Tessa and her friend—let’s call him Mark—had been in what I call an “almost relationship” for six years. They shared everything: secrets, Netflix accounts, and a bed (occasionally). What they didn’t share was a commitment. Despite Mark’s poetic declarations of how much she meant to him, his actions consistently communicated something else entirely.
In our third session, Tessa finally admitted what she’d been dancing around: “I decided to stop being physical with him last month. He still wants to. I still want to, physically. But emotionally, I just can’t anymore.”
What struck me wasn’t her decision but the guilt she carried about it. She spoke of it as if she’d violated some unspoken contract. When I asked about this, her response revealed the first emotional pattern we needed to explore: “I feel selfish for putting my needs first.”
The Emotional Toll of Uneven Exchange 💔
Research consistently shows that relationships with mismatched expectations create something called “emotional debt”—where one person consistently invests more than they receive. Tessa’s emotional ledger had been running in the red for years.
“I keep thinking maybe if I wait a little longer, he’ll change his mind about us,” she confessed in our fourth session. By then, I could see her emotional frame clearly—a lens through which she interpreted Mark’s behavior as “not ready yet” rather than “not interested in commitment.”
This frame wasn’t serving her. The physical intimacy had become a way of maintaining connection while ignoring the growing gap between what she wanted and what the relationship offered.
“What would happen,” I asked her, “if you considered the possibility that Mark is getting exactly what he wants from this relationship?”

Collection entries >>

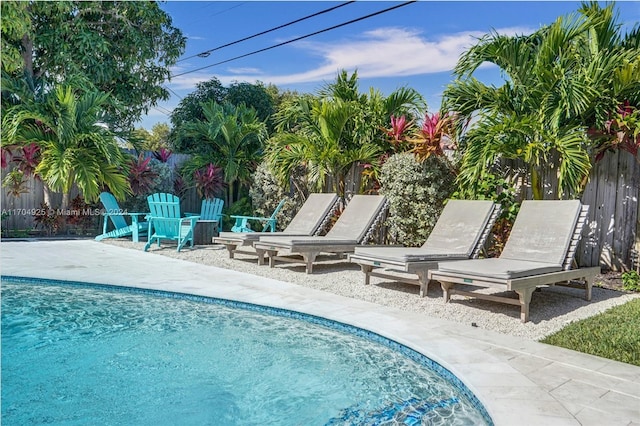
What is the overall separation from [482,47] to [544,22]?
1.06 m

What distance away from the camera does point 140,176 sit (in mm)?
13219

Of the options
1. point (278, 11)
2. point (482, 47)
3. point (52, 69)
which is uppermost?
point (278, 11)

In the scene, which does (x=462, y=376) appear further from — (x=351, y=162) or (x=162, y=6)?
(x=162, y=6)

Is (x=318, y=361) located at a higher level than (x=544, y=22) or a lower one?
lower

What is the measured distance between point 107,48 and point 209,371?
14.7 m

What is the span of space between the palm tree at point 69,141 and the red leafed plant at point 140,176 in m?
0.44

What you will do >>
Rewrite the passage about Tessa's almost relationship from "In our third" to "red for years.", changing "guilt" to "shame". Work only from the passage.

Task output >>
In our third session, Tessa finally admitted what she’d been dancing around: “I decided to stop being physical with him last month. He still wants to. I still want to, physically. But emotionally, I just can’t anymore.”
What struck me wasn’t her decision but the shame she carried about it. She spoke of it as if she’d violated some unspoken contract. When I asked about this, her response revealed the first emotional pattern we needed to explore: “I feel selfish for putting my needs first.”
The Emotional Toll of Uneven Exchange 💔
Research consistently shows that relationships with mismatched expectations create something called “emotional debt”—where one person consistently invests more than they receive. Tessa’s emotional ledger had been running in the red for years.